Design/methodology/approach
The method used long short-term memory (LSTM)-encoder to process micro-level behavioral patterns for feature extraction and compression, thus the students’ behavior pattern information were saved into encoded series. The encoded time-series data were then used for pattern analysis and performance prediction. Time series clustering were performed to interpret the unique strength of proposed method.
Findings
Successful students showed consistent participation levels and balanced behavioral frequency distributions. The successful students also adjusted learning behaviors to meet with course requirements accordingly. The three at-risk patten types showed the low-engagement (R1) the low-interaction (R2) and the non-persistent characteristics (R3). Successful students showed more complete SRL strategies than failed students. Political Science had higher at-risk chances in all three at-risk types. Computer Science, Earth Science and Economics showed higher chances of having R3 students.

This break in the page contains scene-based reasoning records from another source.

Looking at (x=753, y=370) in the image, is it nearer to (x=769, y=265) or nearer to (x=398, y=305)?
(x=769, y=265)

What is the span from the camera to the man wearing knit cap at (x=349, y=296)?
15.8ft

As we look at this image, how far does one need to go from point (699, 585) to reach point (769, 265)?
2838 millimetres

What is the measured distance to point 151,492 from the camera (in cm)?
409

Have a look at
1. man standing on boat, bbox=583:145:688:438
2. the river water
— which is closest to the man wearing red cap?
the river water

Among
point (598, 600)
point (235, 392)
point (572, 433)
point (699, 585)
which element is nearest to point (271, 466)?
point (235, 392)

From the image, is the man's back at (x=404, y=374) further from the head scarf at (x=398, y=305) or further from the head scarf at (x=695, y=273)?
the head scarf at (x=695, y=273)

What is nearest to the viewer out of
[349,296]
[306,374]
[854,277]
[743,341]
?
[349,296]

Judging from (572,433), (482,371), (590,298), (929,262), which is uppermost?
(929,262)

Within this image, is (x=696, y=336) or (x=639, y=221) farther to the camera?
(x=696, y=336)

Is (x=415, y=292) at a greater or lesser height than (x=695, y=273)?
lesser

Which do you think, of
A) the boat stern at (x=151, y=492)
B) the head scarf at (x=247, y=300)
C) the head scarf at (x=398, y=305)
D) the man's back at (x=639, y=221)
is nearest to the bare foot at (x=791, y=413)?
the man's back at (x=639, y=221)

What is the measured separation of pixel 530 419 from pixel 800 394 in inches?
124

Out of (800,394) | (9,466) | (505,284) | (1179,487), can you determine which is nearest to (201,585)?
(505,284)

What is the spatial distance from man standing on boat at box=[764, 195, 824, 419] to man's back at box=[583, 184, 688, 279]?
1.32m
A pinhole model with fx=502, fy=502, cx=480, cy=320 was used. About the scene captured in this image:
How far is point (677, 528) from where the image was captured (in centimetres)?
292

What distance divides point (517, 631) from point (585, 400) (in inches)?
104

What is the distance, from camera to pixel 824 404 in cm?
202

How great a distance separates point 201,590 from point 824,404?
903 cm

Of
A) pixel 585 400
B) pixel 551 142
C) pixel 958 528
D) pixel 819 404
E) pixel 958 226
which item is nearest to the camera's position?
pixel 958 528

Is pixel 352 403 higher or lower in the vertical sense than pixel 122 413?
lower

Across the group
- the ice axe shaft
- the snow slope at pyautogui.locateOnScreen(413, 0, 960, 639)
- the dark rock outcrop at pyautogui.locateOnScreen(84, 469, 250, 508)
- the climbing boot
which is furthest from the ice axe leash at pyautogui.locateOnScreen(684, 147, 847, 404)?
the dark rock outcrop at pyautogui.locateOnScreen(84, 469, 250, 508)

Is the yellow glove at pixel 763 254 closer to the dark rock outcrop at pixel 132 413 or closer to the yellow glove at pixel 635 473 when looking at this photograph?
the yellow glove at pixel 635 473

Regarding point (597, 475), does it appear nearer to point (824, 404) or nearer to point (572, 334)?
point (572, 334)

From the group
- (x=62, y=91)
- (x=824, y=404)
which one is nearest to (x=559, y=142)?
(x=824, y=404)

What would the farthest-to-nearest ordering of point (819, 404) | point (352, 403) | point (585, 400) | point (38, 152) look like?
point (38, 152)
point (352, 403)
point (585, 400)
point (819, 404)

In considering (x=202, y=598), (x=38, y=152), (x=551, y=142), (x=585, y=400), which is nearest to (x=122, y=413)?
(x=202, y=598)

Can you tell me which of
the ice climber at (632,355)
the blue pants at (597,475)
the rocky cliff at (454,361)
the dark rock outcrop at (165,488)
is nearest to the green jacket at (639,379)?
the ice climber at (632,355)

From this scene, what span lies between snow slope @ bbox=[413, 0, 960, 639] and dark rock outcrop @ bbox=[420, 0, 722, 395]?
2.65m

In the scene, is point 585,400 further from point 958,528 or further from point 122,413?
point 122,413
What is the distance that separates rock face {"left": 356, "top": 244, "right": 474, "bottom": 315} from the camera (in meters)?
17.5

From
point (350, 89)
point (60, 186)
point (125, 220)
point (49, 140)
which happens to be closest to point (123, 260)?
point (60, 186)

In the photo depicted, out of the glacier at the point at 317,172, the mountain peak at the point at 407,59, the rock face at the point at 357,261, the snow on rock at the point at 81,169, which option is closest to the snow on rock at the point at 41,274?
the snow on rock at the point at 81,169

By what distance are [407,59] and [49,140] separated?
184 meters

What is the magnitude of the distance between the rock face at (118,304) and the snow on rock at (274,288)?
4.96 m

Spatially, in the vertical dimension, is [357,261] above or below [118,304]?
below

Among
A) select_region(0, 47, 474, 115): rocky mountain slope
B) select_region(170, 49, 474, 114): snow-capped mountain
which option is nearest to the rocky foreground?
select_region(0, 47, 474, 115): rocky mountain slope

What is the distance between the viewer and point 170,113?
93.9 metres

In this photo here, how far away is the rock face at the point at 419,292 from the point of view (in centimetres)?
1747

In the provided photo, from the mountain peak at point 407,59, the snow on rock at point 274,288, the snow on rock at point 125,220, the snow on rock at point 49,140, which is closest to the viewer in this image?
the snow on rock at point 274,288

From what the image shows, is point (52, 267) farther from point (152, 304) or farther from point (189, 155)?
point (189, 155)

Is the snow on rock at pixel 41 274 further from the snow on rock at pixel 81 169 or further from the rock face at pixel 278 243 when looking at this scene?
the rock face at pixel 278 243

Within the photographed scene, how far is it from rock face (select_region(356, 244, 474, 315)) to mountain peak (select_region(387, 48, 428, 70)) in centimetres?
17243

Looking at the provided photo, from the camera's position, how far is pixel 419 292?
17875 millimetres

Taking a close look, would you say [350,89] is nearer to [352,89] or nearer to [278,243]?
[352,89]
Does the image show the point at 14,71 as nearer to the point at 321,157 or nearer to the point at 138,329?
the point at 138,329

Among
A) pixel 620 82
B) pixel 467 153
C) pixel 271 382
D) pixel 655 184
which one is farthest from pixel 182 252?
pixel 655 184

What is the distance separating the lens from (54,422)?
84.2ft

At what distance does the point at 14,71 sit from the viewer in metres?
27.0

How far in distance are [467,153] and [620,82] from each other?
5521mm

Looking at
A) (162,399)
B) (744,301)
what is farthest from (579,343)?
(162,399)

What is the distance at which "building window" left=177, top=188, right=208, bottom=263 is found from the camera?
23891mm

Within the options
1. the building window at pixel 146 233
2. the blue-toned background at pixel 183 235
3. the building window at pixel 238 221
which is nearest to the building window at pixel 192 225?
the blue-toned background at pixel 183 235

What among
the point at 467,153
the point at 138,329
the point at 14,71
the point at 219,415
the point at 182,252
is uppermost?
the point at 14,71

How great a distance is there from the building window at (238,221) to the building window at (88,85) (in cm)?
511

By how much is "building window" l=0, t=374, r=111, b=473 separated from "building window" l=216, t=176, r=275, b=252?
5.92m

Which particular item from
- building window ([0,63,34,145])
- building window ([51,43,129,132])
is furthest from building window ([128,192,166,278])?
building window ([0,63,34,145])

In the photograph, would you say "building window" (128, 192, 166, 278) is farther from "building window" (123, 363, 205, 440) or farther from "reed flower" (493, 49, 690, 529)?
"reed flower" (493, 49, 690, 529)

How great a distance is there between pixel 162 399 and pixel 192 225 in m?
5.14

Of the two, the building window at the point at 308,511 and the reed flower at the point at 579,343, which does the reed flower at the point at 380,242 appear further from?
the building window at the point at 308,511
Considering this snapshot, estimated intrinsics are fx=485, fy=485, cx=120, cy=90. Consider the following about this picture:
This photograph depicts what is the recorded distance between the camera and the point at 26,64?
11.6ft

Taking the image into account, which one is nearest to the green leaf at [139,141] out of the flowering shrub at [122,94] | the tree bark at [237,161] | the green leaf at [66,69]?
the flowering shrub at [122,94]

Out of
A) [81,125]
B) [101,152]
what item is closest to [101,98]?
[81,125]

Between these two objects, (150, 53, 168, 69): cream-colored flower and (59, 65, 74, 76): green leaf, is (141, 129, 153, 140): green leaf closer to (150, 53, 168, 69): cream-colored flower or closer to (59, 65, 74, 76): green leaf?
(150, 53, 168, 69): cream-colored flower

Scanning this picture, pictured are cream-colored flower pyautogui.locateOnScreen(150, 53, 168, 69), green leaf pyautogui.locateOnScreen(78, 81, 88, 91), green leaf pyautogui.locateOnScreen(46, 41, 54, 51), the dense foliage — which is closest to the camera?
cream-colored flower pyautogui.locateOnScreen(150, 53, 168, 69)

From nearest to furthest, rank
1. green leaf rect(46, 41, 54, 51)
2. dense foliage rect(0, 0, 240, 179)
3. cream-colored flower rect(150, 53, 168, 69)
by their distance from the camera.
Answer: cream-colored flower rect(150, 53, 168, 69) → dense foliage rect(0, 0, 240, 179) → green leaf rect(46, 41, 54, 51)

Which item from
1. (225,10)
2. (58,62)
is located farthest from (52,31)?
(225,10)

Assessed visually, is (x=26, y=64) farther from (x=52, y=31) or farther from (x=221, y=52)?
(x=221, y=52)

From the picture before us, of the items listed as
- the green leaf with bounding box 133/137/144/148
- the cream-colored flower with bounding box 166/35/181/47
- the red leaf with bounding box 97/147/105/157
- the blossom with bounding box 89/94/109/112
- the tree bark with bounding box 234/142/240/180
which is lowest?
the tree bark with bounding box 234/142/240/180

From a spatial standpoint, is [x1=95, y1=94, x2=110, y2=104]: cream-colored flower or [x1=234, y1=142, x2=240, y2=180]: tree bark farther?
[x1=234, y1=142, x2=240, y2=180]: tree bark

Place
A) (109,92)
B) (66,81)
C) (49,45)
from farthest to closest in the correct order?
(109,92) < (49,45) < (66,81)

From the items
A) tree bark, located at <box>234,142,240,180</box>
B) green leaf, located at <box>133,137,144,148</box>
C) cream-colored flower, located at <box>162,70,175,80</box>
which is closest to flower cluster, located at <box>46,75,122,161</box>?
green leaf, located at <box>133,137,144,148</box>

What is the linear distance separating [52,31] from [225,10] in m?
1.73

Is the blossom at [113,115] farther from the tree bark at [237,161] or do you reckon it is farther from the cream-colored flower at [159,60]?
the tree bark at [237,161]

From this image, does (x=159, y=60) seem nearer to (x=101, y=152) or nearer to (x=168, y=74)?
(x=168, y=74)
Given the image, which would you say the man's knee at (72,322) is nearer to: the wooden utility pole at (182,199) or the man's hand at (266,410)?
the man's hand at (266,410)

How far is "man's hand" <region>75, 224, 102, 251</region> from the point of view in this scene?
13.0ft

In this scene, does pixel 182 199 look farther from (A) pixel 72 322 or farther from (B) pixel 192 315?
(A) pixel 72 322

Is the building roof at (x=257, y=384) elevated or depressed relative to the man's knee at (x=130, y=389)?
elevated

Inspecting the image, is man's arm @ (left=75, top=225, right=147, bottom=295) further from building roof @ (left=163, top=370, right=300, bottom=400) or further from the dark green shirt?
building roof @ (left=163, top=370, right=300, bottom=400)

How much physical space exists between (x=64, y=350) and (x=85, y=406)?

Research limitations/implications
The study identified multiple learning patterns which can lead to the at-risk situation. However, more studies are needed to validate whether the same at-risk types can be found in other educational settings. In addition, this case study found the distributions of at-risk types were vary in different subjects. The relationship between subjects and at-risk types is worth further investigation.
Originality/value
This study found the proposed method can effectively extract micro-level behavioral information to generate better prediction outcomes and depict student’s SRL learning strategies in online learning. The authors confirm that the research in their work is original, and that all the data given in the paper are real and authentic. The study has not been submitted to peer review and not has been accepted for publishing in another journal.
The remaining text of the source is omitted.